---------- TEXT TO READ

If, on the other hand, in act 903 the behavioral change was a proposed behavioral change that specifies a mapping between an input to the second function and a proposed output of the second function, then emulating execution of the first function in view of the behavioral change might include the change substitution component 116 d using the specified proposed output as an input to the first function while emulating execution of the first function (e.g., an skipping emulation of the second function). For instance, in connection with emulation function 801, the emulation steering component 116 a might emulate execution of sub-function 1 using trace data and/or synthetic inputs. Then, when sub-function 1 calls function A using the mapped input, the change substitution component 116 d might skip emulation of the second function, and use the proposed output as an input for emulating sub-function 2.
If multiple client functions were identified in act 904, then in act 905 emulating execution of the first function in view of the behavioral change associated with the second function might comprise emulating execution of each of the plurality of functions in view of the behavioral change. Notably, the subject function might keep internal state and, if the subject function is called multiple times, embodiments might preserve that internal state across calls by the plurality of client functions. For instance, if function A were an allocation function (e.g., malloc( ) that is called multiple times by an application, that allocation function might keep internal state regarding what chunks of heap memory have been allocated. Thus, in act 904, emulating execution of each of the plurality of functions in view of the behavioral change might comprise emulating a plurality of instances of the second function, including tracking internal state for the second function across the plurality of instances.

--------------------
---------- RECORD EXCERPTS

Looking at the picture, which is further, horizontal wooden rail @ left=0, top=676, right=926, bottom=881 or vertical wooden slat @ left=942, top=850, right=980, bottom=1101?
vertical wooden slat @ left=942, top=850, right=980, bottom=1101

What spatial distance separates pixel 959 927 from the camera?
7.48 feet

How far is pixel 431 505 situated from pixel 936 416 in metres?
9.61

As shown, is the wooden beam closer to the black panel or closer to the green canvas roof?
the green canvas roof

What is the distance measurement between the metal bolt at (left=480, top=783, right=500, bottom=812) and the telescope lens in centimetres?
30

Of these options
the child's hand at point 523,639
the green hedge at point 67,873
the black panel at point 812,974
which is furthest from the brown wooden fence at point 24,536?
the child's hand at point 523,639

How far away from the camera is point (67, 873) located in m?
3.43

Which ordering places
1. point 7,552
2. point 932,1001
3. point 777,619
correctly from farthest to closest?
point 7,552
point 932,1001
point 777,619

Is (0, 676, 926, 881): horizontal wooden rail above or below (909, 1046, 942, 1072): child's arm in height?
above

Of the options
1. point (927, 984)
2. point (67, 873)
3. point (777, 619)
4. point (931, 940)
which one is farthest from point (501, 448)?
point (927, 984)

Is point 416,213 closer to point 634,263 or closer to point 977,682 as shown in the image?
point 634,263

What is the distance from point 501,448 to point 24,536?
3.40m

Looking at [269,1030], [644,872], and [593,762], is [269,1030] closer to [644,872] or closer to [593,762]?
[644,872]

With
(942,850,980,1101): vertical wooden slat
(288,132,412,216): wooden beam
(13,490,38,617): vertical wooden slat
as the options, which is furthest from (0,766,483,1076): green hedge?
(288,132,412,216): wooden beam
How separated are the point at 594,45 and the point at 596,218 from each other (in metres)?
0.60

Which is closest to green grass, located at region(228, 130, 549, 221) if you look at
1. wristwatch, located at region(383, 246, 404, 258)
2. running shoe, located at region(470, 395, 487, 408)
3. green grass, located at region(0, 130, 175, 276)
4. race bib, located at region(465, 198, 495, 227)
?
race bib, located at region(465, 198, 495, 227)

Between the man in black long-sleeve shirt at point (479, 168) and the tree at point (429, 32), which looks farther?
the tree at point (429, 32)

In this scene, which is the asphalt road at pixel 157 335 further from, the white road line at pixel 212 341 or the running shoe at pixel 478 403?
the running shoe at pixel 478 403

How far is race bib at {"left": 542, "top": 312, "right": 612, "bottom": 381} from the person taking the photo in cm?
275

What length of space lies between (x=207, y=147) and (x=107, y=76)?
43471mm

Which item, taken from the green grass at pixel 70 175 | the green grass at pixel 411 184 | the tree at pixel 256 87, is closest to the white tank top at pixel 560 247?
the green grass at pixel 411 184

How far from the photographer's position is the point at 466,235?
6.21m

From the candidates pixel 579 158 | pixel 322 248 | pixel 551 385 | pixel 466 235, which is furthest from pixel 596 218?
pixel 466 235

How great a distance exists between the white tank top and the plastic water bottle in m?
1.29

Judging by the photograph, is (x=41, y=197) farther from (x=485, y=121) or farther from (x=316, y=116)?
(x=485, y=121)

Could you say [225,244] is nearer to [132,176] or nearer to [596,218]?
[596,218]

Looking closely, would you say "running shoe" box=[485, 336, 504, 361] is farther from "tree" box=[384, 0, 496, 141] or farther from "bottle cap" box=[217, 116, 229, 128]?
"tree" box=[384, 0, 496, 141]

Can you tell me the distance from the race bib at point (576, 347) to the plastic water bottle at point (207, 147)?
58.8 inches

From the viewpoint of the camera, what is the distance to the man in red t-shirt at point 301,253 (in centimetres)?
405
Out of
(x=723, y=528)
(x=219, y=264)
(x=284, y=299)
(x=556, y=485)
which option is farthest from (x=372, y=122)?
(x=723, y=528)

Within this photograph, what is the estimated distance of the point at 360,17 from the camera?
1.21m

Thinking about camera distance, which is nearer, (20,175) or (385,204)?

--------------------
---------- RECORD EXCERPTS

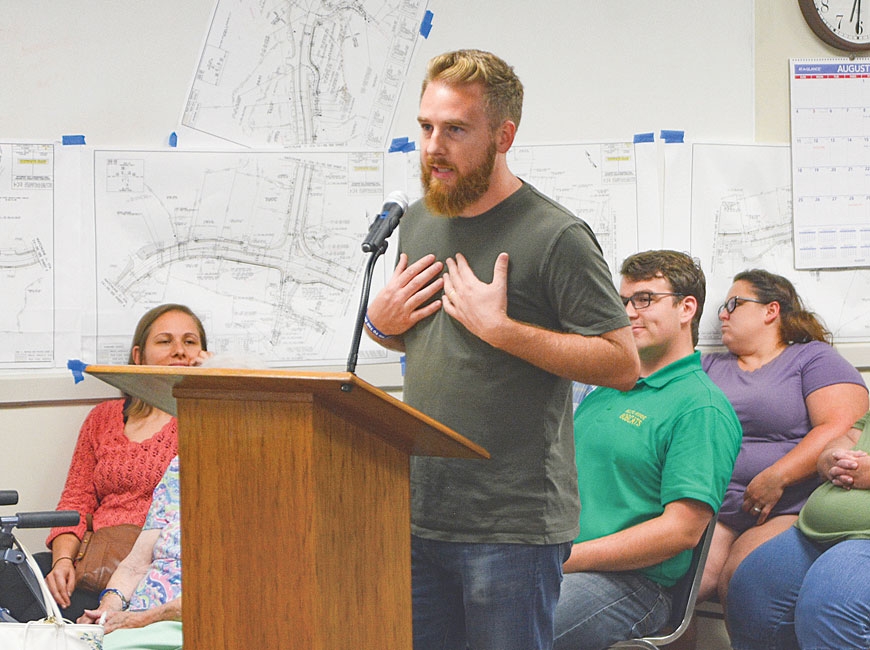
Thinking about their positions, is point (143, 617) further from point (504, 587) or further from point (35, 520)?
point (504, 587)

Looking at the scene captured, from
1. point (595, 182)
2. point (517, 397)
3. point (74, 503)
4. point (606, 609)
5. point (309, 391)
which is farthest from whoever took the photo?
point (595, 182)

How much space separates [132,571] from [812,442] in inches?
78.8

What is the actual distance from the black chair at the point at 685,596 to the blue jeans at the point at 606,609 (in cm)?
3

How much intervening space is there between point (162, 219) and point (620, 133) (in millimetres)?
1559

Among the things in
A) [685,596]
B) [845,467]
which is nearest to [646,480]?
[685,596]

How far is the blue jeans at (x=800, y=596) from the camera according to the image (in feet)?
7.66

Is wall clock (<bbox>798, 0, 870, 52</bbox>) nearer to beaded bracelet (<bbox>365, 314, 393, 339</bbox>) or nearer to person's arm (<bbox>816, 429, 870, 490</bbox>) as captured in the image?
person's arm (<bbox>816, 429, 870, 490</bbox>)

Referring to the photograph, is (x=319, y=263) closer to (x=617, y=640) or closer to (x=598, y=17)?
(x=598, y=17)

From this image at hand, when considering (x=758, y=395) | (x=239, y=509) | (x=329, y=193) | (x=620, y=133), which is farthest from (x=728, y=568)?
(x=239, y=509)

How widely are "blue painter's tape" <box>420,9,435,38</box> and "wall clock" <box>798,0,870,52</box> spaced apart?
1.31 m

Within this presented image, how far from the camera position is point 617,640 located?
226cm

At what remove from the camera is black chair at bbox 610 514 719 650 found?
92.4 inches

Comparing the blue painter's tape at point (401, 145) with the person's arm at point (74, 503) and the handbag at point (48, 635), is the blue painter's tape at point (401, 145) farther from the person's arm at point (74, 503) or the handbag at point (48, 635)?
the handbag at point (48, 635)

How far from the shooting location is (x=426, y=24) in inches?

--------------------

Resume the passage on function emulation, starting right after its final sentence. The entries have no connection to the passage on function emulation.

Method 900 also includes an act 906 of determining if the first function executes differently in view of the behavioral change. In some embodiments, act 906 comprises determining if the first function executed differently based on the behavioral change associated with the second function, based at least on comparing the emulated execution of the first function with the recorded execution of the first function. For example, the emulation comparison component 117 a can compare the emulated execution of the first function with one or more recorded executions 113 of that function to determine if it executed differently in view of the behavioral change in the second function. In embodiments, the emulation comparison component 117 a could perform one or more of several types of analysis, such as (i) comparing an output of the emulated execution of the first function with an output of the recorded execution of the first function, (ii) comparing a number of instructions executed during the emulated execution of the first function with a number of instructions executed during the recorded execution of the first function, and/or (iii) comparing a number of times the emulated execution of the first function accessed a memory location with a number of times the recorded execution of the first function accessed the memory location.
As mentioned, the emulation analysis component 117 a might make use of the classification component 117 b and/or the checker component 117 c. Thus, for example, the emulation analysis component 117 a might use a classification of a plurality of recorded executions of the first function to determine if the emulated execution of the first function is normal or anomalous. Additionally, or alternatively, the emulation analysis component 117 a might run a checker against the emulated execution of the first function.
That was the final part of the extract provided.